Testimony in Brittany Norwood's murder trial continues at Rockville District Court today. Norwood is charged with killing her coworker Jayna Murray inside a Lululemon yoga boutique in Bethesda in March. She first told police that she and Murray had been attacked by two masked men who broke into the store after hours.

Today the jury heard testimony from two managers at the Apple Store in Bethesda, next door to Lululemon. They each say they remember hearing two female voices arguing through the wall separating the two stores. One manager heard a voice say "talk to me, don't do this" followed by hysterical screaming, grunting, thudding and then the sound of something heavy being dragged.

Jurors also heard from coworkers who had contact with Brittany Norwood and Jayna Murray on the day of the murder. Eila Rab told the jury she counted both women as close friends, and had met Norwood for lunch, a manicure and pedicure earlier in the day. She also recounted texting Murray's cell phone number to Norwood shortly before the fatal confrontation between the two. She says Norwood told her she had forgotten something in the store and needed Murray to let her back in.

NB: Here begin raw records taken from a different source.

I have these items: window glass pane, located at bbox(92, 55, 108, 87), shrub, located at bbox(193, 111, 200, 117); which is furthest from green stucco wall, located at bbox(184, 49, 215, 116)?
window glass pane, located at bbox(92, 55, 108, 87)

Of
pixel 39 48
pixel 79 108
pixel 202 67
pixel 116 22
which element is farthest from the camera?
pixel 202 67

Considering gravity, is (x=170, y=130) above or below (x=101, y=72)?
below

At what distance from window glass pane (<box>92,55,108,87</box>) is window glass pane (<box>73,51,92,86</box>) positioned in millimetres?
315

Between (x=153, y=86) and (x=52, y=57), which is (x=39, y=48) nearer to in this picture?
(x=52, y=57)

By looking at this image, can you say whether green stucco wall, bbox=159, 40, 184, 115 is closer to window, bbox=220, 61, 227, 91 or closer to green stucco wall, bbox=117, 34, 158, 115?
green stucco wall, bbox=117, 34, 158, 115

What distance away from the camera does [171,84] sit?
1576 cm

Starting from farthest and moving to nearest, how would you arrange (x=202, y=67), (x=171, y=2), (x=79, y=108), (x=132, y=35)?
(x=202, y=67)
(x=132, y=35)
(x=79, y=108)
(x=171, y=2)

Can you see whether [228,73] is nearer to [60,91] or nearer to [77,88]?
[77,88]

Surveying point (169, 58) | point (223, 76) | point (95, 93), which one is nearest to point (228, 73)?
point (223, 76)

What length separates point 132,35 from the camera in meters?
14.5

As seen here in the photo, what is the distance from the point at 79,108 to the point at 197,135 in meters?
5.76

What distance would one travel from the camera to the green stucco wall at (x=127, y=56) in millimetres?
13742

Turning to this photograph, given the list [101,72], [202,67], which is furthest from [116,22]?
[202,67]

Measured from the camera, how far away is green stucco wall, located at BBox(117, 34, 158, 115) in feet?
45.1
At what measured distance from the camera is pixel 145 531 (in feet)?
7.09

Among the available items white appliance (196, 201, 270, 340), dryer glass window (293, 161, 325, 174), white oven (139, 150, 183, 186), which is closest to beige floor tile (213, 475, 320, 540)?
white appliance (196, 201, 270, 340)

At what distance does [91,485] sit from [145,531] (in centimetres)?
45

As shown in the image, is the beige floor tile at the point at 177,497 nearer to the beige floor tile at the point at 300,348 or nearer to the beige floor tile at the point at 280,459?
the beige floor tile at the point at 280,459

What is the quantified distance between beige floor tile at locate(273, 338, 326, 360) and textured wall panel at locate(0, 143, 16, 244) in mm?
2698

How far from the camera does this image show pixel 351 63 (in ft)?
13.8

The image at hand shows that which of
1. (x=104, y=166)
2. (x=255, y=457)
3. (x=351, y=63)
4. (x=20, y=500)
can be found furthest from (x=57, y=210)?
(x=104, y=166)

Friday was the second full day of testimony in the trial. On Thursday, the jury heard from the nurse and police officer who met Norwood when she was admitted to Suburban Hospital after being found tied up on March 12. They described the wounds they observed on Norwood, and noted several details, such as a cut on her thumb and a lack of blood in hair, which originally cast doubt on her story.

Detective Deana Mackie, who interviewed Norwood the day after the murder, also took the stand. Norwood told Mackie that she and Murray had been attacked by two men, and had tried to help Murray as they beat her to death, but couldn't. She then described how they tied her up and cut her with a knife, only to leave her there for hours.

The prosecution is trying to use the self-inflicted wounds and the elaborate cover-up as proof of a premeditated crime. They are pursuing a first-degree murder charge. The defense does not dispute that Norwood killed Murray, but argue that it happened during a horrific fight and was not premeditated.